So Jesus gives the lesson in 10:42-45. Here he contrasts two forms of leadership. For the first, he speaks about the world’s way of power, exemplified by the “rulers of the gentiles” (10:42). (Keep in mind that, for Jesus’s Galilean disciples, gentiles did not exactly epitomize moral ideals.) This was the sort of raw power that allowed Pilate to hand Jesus over for execution or for the Jewish tetrarch Herod Antipas to have John beheaded (though both Pilate and Herod succumbed to others’ demands in these cases). By Galilean standards, Herod even seemed a “king” (6:14, 22, 25-27).

This differed from the ideal kind of rulership, the reign of God, his kingdom, proclaimed by Jesus (1:15). This divine kingship would someday be manifested in the glory that God’s people were expecting (14:25; 15:43), but it first came in a hidden way—the humble “secret” or mystery of the kingdom I’ve already mentioned (4:11-12). It is a kingdom that belongs to children (10:14-15), inimical to power based on wealth (10:23). And the language of king, besides the pseudo-king Herod, clusters in Mark 15, when his enemies mock Jesus as king of the Jews (15:2, 9, 12, 18, 26, 32) and crown him with thorns (15:17).

The rulers of the gentiles exercise authority in self-seeking, abusive ways (10:42). By contrast, Jesus exercises authority not like the scribes (1:22), but for driving out demons (1:27) and forgiving sins (2:10). He delegates this authority to his disciples—also to drive out demons (3:15; 6:7), waging war against the enemy kingdom of Satan (3:24-27).

### SUPPLIED INFORMATION:
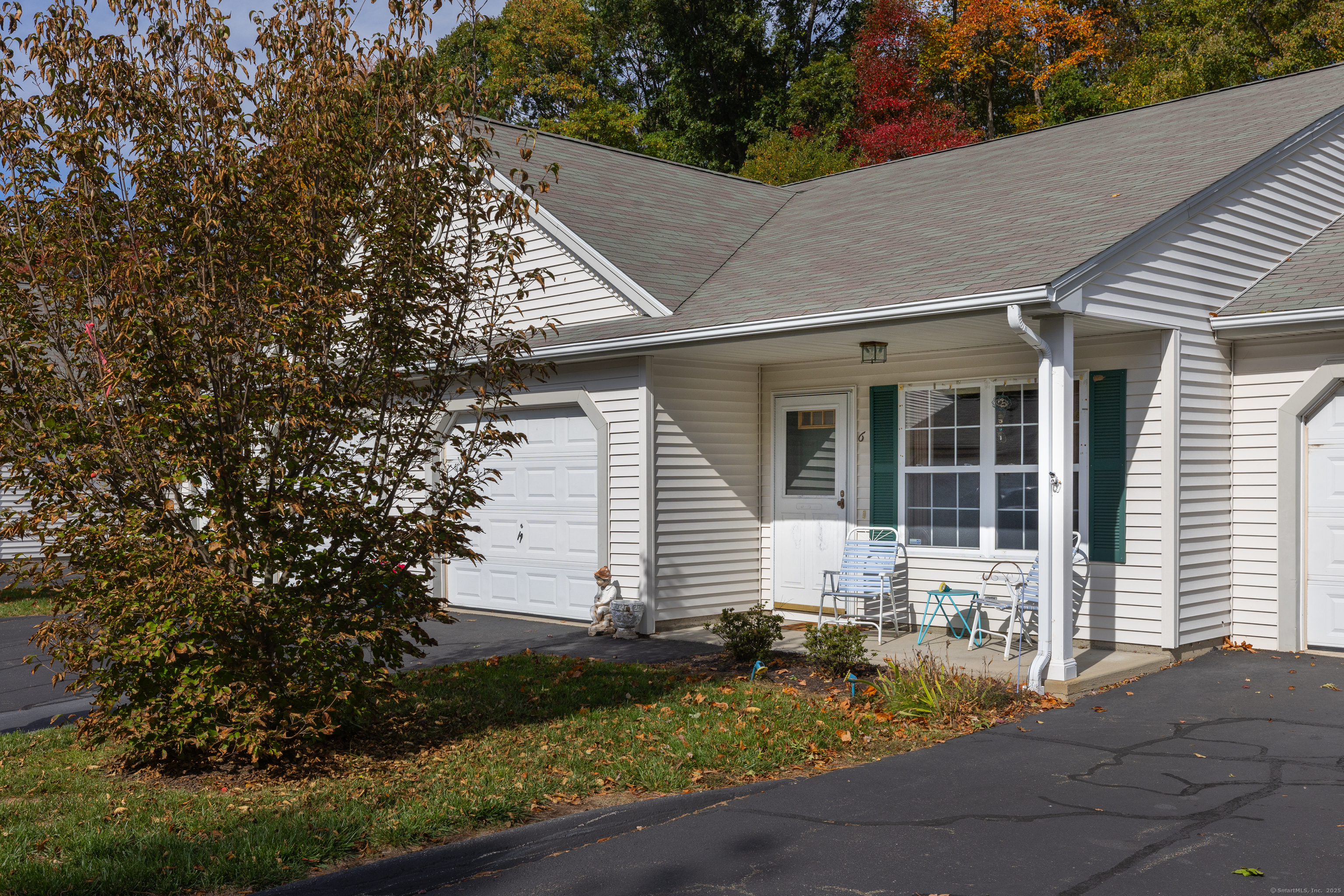 150 Forest Road, Unit 6 Milford, CT 06461 - Photo 3 of 26 a front view of a house with garden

### PROBLEM:
Answer these questions from the passage on leadership in Mark:
1. Whom did Herod Antipas have beheaded?
2. To whom does the kingdom belong, according to 10:14-15?
3. With what do Jesus's enemies crown him?
None of the lines is needed here.

### OUTPUT OF THE TASK:
1. John.
2. Children.
3. Thorns.